I asked them to value it themselves. They showed they appreciated the worth of the land by the price they set: four thousand dollars--four thousand 'pieces'. They would not cheapen it--not even for the sake of getting it more quickly. A man appreciates that spirit. I have set the period for half-yearly payments at ten years--and I will help out with improved farm implements at the rate of interest I mentioned.
"In less than ten years, if the crops are good, it is theirs.
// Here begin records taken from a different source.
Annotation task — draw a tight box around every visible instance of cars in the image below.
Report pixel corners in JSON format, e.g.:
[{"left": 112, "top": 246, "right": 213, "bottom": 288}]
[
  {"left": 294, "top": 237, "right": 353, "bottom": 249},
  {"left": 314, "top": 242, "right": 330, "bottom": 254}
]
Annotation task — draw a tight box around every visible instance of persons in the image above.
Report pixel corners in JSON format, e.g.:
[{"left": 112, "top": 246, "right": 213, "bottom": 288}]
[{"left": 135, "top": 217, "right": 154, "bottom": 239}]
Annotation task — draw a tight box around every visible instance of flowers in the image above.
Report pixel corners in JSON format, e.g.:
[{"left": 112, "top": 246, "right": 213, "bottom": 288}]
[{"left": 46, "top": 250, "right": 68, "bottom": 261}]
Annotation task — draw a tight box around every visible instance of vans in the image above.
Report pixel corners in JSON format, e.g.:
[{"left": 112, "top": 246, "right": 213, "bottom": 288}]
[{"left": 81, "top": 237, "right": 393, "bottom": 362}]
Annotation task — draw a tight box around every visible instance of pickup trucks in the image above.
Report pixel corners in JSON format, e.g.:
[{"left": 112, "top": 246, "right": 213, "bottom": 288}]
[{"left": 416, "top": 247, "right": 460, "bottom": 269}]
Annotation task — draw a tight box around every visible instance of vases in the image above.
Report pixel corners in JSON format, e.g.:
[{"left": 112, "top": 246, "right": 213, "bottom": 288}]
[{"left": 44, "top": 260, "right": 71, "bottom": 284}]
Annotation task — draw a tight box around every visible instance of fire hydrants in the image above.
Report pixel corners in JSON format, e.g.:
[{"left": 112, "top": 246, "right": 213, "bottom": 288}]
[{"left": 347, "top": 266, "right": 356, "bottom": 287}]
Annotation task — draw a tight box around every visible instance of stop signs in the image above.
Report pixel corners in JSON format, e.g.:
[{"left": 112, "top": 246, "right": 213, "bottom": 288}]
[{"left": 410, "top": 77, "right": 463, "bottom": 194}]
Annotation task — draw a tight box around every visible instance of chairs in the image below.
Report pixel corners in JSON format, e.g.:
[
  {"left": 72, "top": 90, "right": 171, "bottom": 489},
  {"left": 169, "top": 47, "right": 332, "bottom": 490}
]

If the crops are poor, they can still pay for it in the period set. They are young. They have something to work for during the best years of their lives."
"But how do you feel about parting with all this land that was your ancestors? Are n't you, too, bound to it by ties of value given?"
"Me? My ancestors!" he exclaimed. "Where did you get that idea? Who told you that this was ancestral land of mine?"
"Mrs. Macleod, or Jamie, intimated it was yours by inheritance."
"Hm--I must undeceive them. But _you_ are not to harbor such a thought for a moment."
"I won't if you say so--but I would like to know how things stand." I grew bold to ask, at the thought of his expressed confidence in me.
"Why, it's all so simple--"
"More simple, I hope, than all that matter of seigniorial rights and transferences I read upon, in the Library before I came--and was no wiser than before."
"And you thought-- Oh, this is rich!" he said, thoroughly amused.
I nodded. "Yes; I thought you were a seignior. I dreamed dreams, before coming here of course, of retainers and ancestral halls, and then--I was met by Cale at the boat landing!"
Mr. Ewart fairly shouted as he sensed my disappointment on the romantic side upon discovering Cale.
"And the first thing you did, poor girl, was to lay a rag carpet strip in the pa.s.sageway for my seigniorial boots--spurred, of course, in your imagination--to make wet snow tracks on! Oh, go on, go on; tell me some more. I would n't miss this for anything."
Before I could speak there was a decided rap on the door.
"That's Jamie," I said; "he has come for the fun."
"Come in," cried Mr. Ewart. Jamie intruded his head; his rueful face caused an outburst on my part.
"I say, Ewart, is it playing fair to a man to have all this unwonted hilarity in business hours, and keep me out?"
"No more it is n't, mon vieux. Come in and hear about Miss Farrell's seigniorial romancing."